The relationship between the treatment community – those on the frontline helping patients achieve recovery – and the medical community is very tenuous, and characterized by mutual distrust and sometimes hostility. The chasm is largely due to the limited understanding of the causes of chemical dependency and addiction, and the exploitation of victims desperately seeking help with remedies and medications that cause harm. The treatment of chemical dependency and addiction remains on the outskirts of the field of medical science, with very little progress being made to bridge the treatment gap.Schools training social workers place little or no emphasis on pharmacotherapy to treat chemical dependency, and medical schools pay scant attention to properly training physicians to treat the immense problem of addiction afflicting our society.

Few long-term residential treatments have developed a program that successfully protects patients from relapsing when they return home. The coping skills learned during the long-term residential treatment program and the inner resolve of the patient to abstain from alcohol and drugs do not create a successful model of treatment. When a patient returns home and encounters the cues and triggers of past alcohol and drug use, these cues and triggers are magnified by the force of the deprivation effect experienced when the patient is away in a long-term residential treatment program. This phenomenon is often referred to as Conditioned Abstinence, and is recognized as a major contributing factor to relapse.

To overcome this problem, scientists working for the United States Federal Government developed the first non-addicting, anti-craving medication in the early 1970s called Naltrexone. This medication protects patients from accidentally using alcohol or opioids when they return home from a long-term residential treatment program. Long-term programs are effective during the medical detoxification, but not during the transition to anti-craving medications that assist in sustaining long-term recovery.

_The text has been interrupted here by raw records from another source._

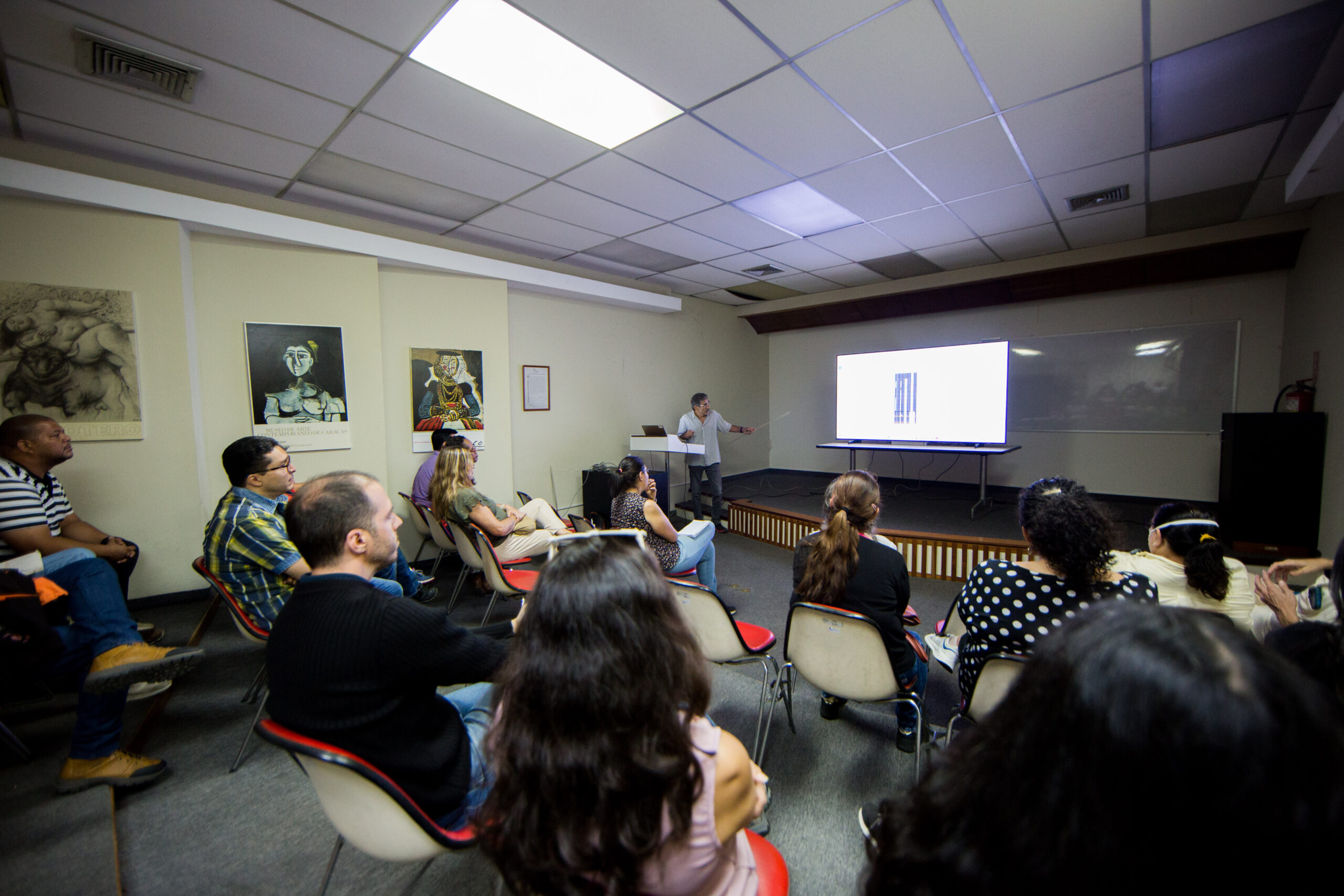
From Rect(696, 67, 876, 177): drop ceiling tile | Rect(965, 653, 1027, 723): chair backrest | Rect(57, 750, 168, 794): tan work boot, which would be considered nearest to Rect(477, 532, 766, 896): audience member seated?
Rect(965, 653, 1027, 723): chair backrest

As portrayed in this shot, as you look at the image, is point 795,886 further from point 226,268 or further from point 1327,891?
point 226,268

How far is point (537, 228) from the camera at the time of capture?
4.11 meters

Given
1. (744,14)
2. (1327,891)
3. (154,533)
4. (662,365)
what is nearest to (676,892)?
(1327,891)

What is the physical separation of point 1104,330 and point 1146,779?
22.0 feet

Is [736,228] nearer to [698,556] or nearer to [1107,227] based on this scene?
[698,556]

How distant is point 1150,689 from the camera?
39 cm

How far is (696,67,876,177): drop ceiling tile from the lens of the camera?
235 centimetres

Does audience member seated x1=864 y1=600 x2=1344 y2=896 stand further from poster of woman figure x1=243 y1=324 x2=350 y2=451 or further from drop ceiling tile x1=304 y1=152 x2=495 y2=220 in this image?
poster of woman figure x1=243 y1=324 x2=350 y2=451

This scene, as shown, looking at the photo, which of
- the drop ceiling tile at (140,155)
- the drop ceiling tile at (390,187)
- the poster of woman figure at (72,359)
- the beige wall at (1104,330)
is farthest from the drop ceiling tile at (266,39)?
the beige wall at (1104,330)

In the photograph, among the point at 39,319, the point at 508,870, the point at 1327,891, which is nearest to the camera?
the point at 1327,891

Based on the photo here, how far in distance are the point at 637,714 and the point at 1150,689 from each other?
59cm

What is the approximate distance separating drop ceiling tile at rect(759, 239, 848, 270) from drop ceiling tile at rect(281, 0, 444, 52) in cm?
337

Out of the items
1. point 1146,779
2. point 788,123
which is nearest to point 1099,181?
point 788,123

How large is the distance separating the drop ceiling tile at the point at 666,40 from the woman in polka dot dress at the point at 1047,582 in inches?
81.4
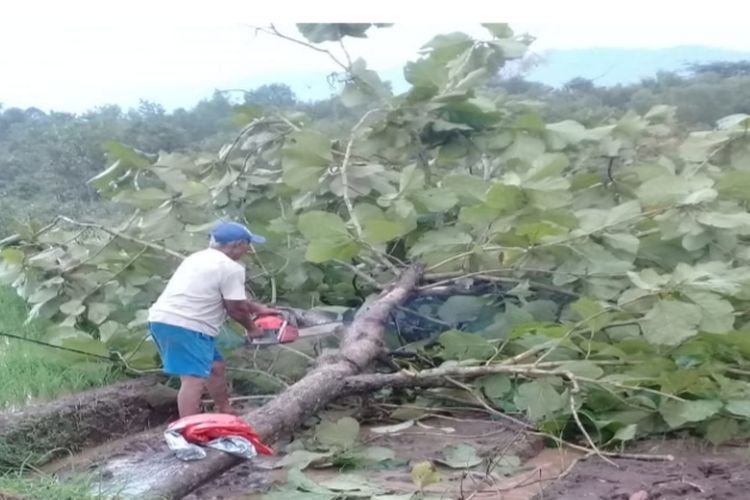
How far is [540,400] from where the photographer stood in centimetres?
338

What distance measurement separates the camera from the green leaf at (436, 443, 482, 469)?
327 cm

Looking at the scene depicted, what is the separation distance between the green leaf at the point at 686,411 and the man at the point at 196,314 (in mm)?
1390

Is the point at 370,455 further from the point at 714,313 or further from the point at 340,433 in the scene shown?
the point at 714,313

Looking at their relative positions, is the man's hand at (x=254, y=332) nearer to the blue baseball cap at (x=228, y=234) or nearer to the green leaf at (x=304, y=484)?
the blue baseball cap at (x=228, y=234)

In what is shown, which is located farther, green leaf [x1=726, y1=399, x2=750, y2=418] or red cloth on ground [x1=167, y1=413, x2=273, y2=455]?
green leaf [x1=726, y1=399, x2=750, y2=418]

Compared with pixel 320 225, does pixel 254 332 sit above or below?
below

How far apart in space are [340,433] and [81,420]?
0.99m

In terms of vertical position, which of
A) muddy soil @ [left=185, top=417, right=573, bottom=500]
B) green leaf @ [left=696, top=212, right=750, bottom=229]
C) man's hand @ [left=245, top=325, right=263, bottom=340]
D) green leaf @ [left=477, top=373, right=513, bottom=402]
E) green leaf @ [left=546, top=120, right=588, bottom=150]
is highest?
green leaf @ [left=546, top=120, right=588, bottom=150]

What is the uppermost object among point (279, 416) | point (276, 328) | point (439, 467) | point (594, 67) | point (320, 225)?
point (594, 67)

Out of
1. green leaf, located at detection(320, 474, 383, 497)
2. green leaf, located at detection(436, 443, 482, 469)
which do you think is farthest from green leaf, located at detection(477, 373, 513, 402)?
green leaf, located at detection(320, 474, 383, 497)

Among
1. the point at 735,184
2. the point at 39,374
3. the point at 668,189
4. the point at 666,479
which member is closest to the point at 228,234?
the point at 39,374

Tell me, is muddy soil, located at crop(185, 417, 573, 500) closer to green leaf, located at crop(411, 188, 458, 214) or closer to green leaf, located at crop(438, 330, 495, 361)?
green leaf, located at crop(438, 330, 495, 361)

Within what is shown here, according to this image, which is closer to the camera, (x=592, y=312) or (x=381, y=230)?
(x=592, y=312)

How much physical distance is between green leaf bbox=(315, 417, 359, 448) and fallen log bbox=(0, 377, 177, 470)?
88 cm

Outpatient treatment programs originated more recently, where patients receive treatment in their natural home environment. These programs allow patients to receive treatment in their natural home environment, and help the patient avoid long hiatuses from work or school. These programs were designed under increasing pressure from health insurance companies to reduce expenditures, but also proved to be effective treatment programs due to the advances in pharmaceutical science and addiction medicine.

The scientific advances in the understanding of the neurobiology of the brain in regards to chemical dependency and addiction have led to the development of a new class of pharmaceutical medications. These new medications are either non-addicting or have lower abuse potential than medications used in the past. Similarly, considerable advances have been made in behavioral health therapies. Yet neither these medications nor therapies have gained much traction against the Twelve-Step approach and substance substitution therapy. Our Inpatient Residential Program embraces these advances in pharmaceutical science and addiction medicine to provide a comprehensive approach to treatment.